Kurzbeschreibung
Dolf Schnebli bekam 1955 ein Harvard-Reisestipendium zugesprochen, das es ihm ermöglichte, ein Jahr lang auf dem Landweg von Venedig nach Indien und zurück zu reisen. Mit dabei: Seine Frau Clarissa und ein VW-Käfer.
Zweck seiner Reise war, die Geschichte der Architektur, besonders des Städtebaus, an alten Städten, Ruinen und Ausgrabungen zu studieren.
In seinen kurzen Statements beschreibt er nicht nur, was er an Architektur gesehen hat, sondern auch, wen er getroffen hat: Arme Bauern, die in kärglichen Verhältnissen lebten, aber Schnebli und seine Frau herzlich willkommen hiessen und ihnen auf ihrer Reise mit Rat und Tat behilflich waren oder andere Kulturreisende, mit denen man sich über das Gesehene unterhalten konnte, Archäologen und Studenten, die ebenfalls den nahen oder fernen Osten bereisten.

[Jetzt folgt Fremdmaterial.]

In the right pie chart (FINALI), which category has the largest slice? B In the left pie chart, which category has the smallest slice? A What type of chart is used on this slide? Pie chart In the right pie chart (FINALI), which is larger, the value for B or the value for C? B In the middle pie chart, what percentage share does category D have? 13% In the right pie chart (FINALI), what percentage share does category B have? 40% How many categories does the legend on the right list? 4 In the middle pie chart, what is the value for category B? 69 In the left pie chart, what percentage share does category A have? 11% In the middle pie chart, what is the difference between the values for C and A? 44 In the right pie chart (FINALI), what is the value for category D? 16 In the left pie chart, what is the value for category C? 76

Mehr als fünfzig Jahre nach dieser Reise werden erstmals die schwarz-weissen Leica-Bilder veröffentlicht, die bisher nur als Kontaktabzug in Skizzenbüchern schlummerten.
Über den Autor
Dolf Schnebli studied architecture, first at the ETH Zurich and then in the USA. He graduated from Harvard under the direction of Josep Lluis Sert, in whose office he assisted, and had an office partnership with Walter Gropius. Started his teaching activity at the night school of the Boston Architectural Association. After an intense period of travel in the US and Europe, Schnebli opened his first architectural office, which thrived on the basis of successful competitions. Following this was an office partnership with Flora Ruchat-Roncati and realisation of buildings like Scuola Svizzera Naples, Ginnasio Cantonale Locarno, building of the Aecole Polytechnique Lausanne, buildings for SwissRe, the entire refurbishment of Kunsthaus Zurich, and the University building in St. Louis, Missouri.